### TASK BRIEF:
In the stretch of the listing from its start through the line containing "1530 millimetres", shift every number in the answers, both coordinates and distances, up by 97. Reproduce every line in that stretch, leaving everything except the answers unchanged.

### A block of data:
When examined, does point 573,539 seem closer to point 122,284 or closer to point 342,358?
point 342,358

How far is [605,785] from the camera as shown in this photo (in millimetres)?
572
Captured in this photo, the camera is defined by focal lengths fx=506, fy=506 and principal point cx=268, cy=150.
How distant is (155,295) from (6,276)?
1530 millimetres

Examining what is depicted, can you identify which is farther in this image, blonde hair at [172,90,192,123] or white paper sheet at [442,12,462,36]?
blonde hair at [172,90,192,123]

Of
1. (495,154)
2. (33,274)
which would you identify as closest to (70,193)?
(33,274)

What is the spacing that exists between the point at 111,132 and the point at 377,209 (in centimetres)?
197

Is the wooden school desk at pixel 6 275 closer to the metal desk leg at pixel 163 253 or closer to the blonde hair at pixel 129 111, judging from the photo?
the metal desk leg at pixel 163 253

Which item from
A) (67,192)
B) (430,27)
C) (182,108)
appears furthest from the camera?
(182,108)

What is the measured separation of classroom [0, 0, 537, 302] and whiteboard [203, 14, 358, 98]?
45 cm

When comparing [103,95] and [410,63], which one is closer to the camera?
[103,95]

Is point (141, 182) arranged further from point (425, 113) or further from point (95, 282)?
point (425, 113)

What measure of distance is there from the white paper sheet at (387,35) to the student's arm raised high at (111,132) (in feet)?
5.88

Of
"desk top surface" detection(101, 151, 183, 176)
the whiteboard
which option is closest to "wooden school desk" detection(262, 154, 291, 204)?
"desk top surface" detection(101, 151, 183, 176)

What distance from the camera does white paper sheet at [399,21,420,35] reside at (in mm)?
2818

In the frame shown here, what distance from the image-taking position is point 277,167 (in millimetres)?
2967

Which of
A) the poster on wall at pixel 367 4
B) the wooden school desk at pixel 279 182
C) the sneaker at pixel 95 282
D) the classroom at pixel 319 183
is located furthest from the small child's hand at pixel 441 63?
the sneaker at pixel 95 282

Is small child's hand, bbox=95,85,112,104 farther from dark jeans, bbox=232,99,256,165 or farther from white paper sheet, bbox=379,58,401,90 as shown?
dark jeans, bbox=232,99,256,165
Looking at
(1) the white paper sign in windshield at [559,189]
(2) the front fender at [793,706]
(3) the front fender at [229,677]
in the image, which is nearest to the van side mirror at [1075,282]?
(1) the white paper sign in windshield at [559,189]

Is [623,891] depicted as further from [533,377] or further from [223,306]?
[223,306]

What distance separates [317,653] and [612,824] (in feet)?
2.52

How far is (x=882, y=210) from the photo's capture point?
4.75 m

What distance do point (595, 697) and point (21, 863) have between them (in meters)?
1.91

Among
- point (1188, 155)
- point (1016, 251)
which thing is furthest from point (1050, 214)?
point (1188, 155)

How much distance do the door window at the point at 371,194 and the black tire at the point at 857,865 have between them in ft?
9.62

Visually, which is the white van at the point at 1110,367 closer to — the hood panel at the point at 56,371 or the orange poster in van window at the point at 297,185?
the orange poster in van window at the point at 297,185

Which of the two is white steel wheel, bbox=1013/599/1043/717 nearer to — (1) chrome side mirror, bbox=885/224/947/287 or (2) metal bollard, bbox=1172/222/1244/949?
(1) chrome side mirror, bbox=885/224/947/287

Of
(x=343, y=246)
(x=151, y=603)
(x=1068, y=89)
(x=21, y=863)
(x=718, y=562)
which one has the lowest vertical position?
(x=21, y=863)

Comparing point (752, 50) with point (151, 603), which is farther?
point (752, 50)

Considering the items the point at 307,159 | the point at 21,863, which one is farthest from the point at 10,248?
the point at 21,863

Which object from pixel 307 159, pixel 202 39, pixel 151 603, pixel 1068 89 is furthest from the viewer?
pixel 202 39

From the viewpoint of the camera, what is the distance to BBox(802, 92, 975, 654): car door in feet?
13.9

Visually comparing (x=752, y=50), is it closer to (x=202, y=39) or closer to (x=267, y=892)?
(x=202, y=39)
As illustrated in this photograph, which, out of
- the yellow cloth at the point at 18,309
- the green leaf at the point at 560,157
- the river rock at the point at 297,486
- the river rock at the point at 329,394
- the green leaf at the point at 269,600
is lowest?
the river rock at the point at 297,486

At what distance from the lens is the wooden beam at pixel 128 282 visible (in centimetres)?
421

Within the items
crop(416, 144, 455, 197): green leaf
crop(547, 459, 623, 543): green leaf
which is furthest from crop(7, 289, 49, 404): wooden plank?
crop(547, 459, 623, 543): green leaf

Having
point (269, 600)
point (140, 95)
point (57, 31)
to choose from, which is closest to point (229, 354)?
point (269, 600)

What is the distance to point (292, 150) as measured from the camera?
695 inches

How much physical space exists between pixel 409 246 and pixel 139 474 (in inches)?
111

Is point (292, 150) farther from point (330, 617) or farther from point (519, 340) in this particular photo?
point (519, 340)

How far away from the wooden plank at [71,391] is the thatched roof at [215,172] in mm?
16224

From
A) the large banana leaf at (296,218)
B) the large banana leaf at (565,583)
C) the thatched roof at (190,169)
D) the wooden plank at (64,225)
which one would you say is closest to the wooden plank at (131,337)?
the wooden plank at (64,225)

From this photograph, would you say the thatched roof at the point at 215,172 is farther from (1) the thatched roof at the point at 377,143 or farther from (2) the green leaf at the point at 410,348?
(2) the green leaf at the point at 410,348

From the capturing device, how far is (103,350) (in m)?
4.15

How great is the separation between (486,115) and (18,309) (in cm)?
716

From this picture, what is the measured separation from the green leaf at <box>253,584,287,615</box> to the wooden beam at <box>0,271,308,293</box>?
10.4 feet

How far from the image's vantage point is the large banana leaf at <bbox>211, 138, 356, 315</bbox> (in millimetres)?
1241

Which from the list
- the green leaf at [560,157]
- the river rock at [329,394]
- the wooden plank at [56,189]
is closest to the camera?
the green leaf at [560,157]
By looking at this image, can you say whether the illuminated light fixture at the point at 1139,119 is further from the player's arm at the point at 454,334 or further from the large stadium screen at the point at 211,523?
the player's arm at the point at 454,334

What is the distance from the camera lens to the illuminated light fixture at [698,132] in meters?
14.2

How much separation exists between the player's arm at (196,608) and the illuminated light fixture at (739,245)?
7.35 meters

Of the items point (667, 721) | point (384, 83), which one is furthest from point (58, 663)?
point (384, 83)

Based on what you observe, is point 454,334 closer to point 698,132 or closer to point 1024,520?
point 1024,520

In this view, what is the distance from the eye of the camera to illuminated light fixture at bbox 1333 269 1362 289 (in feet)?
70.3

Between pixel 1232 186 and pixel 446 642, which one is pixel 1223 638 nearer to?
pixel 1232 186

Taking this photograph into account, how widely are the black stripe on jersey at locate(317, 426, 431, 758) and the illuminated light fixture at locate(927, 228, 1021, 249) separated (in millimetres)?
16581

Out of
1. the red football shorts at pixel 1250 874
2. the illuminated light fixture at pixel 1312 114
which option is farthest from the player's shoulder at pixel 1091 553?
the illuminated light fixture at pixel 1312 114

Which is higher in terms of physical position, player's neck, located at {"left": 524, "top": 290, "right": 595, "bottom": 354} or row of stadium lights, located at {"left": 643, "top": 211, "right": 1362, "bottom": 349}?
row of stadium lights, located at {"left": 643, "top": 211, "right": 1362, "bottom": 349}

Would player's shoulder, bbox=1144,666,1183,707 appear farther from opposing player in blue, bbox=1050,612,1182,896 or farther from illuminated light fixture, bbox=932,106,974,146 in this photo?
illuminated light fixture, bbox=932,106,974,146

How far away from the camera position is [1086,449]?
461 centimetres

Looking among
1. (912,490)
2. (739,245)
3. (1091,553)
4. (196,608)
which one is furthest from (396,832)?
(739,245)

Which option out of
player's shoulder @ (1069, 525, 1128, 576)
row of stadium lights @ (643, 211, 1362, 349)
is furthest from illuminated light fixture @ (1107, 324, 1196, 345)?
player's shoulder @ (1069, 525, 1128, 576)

### THE COMPLETED TASK:
When examined, does point 573,539 seem closer to point 122,284 or closer to point 342,358?
point 439,455

How far is [605,785] from the camera as shown in this photo (in millimetres)?
669
Captured in this photo, the camera is defined by focal lengths fx=506, fy=506 and principal point cx=268, cy=150.
How distant is (155,295) from (6,276)?
1627 millimetres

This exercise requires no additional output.